## Start LISTED RECORDS

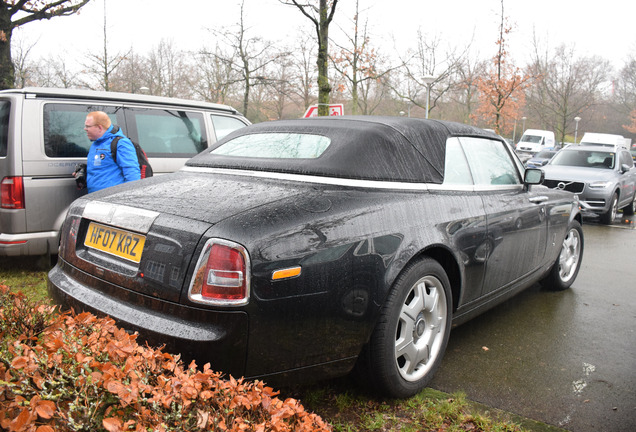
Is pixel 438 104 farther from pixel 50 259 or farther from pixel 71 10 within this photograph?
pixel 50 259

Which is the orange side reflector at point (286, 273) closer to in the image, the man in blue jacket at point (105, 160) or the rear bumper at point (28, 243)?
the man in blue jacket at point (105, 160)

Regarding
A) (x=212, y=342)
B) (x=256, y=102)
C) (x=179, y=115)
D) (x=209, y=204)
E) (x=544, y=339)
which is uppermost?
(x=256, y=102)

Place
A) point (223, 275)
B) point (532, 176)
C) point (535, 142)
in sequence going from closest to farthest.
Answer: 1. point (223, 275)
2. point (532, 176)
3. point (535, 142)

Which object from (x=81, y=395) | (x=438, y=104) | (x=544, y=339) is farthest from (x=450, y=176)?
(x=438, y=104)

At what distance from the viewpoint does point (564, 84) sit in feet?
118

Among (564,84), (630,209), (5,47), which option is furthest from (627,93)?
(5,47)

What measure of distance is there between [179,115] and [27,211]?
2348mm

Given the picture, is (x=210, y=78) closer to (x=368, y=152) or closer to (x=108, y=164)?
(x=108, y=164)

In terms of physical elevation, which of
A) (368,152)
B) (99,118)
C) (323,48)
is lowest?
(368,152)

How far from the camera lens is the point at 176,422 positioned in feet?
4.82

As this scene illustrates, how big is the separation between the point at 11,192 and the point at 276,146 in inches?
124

## End LISTED RECORDS

TASK STATEMENT:
Copy out the listing above with every "farther from" swapped for "further from" and everything else unchanged. Omit the pictures.

WRITTEN SOLUTION:
Is pixel 438 104 further from pixel 50 259 or further from pixel 71 10 within this photograph?
pixel 50 259

Which is the orange side reflector at point (286, 273) closer to in the image, the man in blue jacket at point (105, 160) or the rear bumper at point (28, 243)?
the man in blue jacket at point (105, 160)

Regarding
A) (x=212, y=342)
B) (x=256, y=102)
C) (x=179, y=115)
D) (x=209, y=204)
E) (x=544, y=339)
which is uppermost?
(x=256, y=102)

Place
A) point (223, 275)
B) point (532, 176)
C) point (535, 142)
in sequence going from closest to farthest.
Answer: 1. point (223, 275)
2. point (532, 176)
3. point (535, 142)

Which object from (x=81, y=395) | (x=438, y=104) | (x=544, y=339) is farthest from (x=450, y=176)?
(x=438, y=104)

At what distance from the viewpoint does point (564, 84) sit in feet?
118

Among (564,84), (630,209), (5,47), which option is furthest from (627,93)?
(5,47)

What measure of distance is there between [179,115] and [27,211]?
2348mm

Given the picture, is (x=210, y=78) closer to (x=368, y=152) or closer to (x=108, y=164)?
(x=108, y=164)

In terms of physical elevation, which of
A) (368,152)
B) (99,118)
C) (323,48)
is lowest?
(368,152)

How far from the camera lens is the point at 176,422 positioned in feet?
4.82

As this scene illustrates, how big is the separation between the point at 11,192 and the point at 276,146 in inches?
124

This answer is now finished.